问题
I have implemented ReLu derivative as:
def relu_derivative(x):
return (x>0)*np.ones(x.shape)
I also tried:
def relu_derivative(x):
x[x>=0]=1
x[x<0]=0
return x
Size of X=(3072,10000). But it's taking much time to compute. Is there any other optimized solution?
回答1:
Approach #1 : Using numexpr
When working with large data, we can use numexpr module that supports multi-core processing if the intended operations could be expressed as arithmetic ones. Here, one way would be -
(X>=0)+0
Thus, to solve our case, it would be -
import numexpr as ne
ne.evaluate('(X>=0)+0')
Approach #2 : Using NumPy views
Another trick would be to use views
by viewing the mask of comparisons as an int
array, like so -
(X>=0).view('i1')
On performance, it should be identical to creating X>=0
.
Timings
Comparing all posted solutions on a random array -
In [14]: np.random.seed(0)
...: X = np.random.randn(3072,10000)
In [15]: # OP's soln-1
...: def relu_derivative_v1(x):
...: return (x>0)*np.ones(x.shape)

> _EXCERPTED RECORDS_
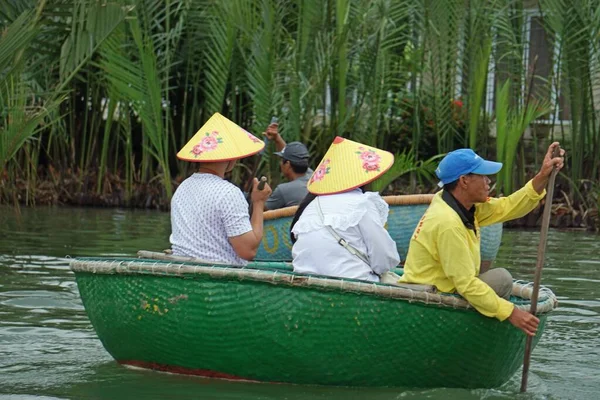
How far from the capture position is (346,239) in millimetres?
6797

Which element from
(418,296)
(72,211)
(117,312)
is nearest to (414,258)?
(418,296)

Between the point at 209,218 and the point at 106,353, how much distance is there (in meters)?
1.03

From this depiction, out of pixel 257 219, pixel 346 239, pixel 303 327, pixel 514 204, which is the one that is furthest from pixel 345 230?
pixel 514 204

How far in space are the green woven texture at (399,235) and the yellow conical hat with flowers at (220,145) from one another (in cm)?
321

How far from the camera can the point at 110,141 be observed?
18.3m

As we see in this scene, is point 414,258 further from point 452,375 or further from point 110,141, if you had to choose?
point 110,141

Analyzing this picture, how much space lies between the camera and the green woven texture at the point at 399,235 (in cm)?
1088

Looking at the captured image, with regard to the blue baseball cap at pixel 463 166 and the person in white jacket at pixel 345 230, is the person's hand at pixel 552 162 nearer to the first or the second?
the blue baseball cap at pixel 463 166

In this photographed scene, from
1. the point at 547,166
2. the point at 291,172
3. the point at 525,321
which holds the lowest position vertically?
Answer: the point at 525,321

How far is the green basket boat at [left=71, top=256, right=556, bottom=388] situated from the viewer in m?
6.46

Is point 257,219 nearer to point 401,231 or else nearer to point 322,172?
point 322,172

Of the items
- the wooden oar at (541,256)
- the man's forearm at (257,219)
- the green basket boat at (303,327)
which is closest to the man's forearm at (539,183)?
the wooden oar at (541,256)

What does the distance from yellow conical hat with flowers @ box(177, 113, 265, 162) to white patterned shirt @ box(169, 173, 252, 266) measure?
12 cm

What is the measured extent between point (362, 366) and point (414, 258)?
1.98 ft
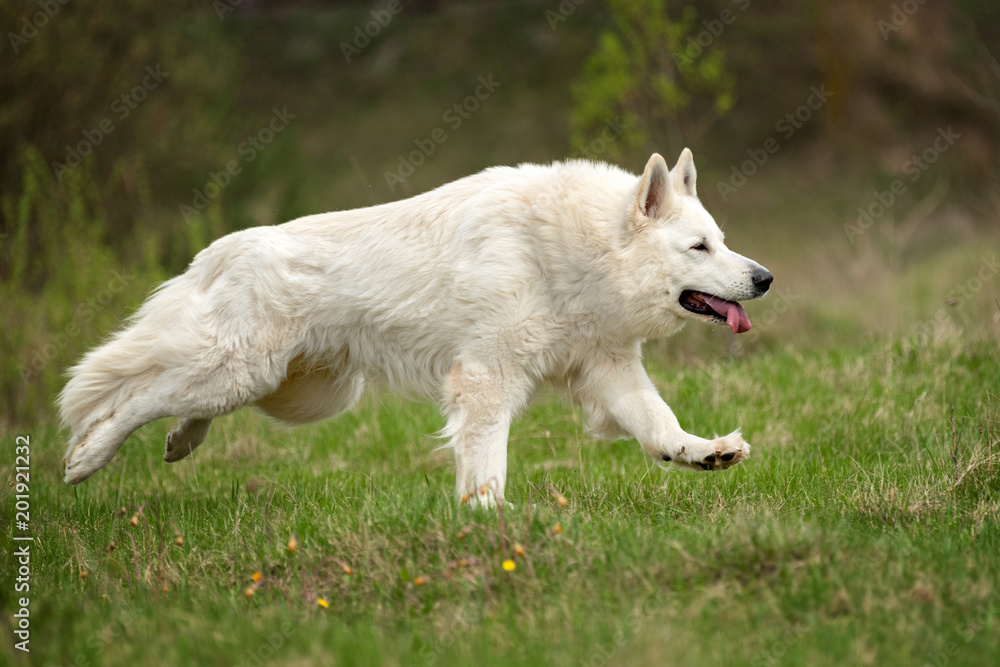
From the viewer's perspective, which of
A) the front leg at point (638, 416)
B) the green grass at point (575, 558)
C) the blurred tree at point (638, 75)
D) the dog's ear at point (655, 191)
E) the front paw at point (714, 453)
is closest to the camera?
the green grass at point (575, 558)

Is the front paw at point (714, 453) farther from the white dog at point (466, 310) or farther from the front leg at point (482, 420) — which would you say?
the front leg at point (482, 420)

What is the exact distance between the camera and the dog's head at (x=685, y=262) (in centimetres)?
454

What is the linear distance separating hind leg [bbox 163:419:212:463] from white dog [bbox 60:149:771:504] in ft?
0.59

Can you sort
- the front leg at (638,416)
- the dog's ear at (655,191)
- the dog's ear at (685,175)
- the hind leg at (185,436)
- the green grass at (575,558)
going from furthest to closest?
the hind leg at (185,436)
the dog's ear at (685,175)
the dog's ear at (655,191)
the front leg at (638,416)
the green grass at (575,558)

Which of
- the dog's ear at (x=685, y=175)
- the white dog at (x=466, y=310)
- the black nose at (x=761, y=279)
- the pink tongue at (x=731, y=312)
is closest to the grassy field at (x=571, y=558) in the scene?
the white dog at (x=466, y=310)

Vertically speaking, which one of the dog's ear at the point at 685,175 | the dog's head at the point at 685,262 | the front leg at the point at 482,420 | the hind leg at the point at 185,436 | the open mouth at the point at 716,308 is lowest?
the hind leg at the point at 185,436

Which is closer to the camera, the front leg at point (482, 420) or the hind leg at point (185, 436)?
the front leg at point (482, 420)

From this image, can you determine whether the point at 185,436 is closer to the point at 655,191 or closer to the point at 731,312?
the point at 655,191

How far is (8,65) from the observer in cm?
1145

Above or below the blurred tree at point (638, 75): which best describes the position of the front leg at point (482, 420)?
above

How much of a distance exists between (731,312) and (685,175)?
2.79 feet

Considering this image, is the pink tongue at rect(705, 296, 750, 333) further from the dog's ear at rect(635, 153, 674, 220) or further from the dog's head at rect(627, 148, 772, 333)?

> _PARTS OF THE EXERCISE_
1/ From the ReLU derivative thread, extract everything from "Approach #2 : Using" down to "In [14]: np.random.seed(0)".
2/ Answer the following questions using the ReLU derivative thread:
(a) What size is given for X?
(b) Which module does the first approach use for multi-core processing?
(c) What string is passed to the view call in the second approach?

> _RESPONSES IN ORDER_
1/
Approach #2 : Using NumPy views
Another trick would be to use views
by viewing the mask of comparisons as an int
array, like so -
(X>=0).view('i1')
On performance, it should be identical to creating X>=0
.
Timings
Comparing all posted solutions on a random array -
In [14]: np.random.seed(0)

2/
(a) (3072,10000)
(b) numexpr
(c) 'i1'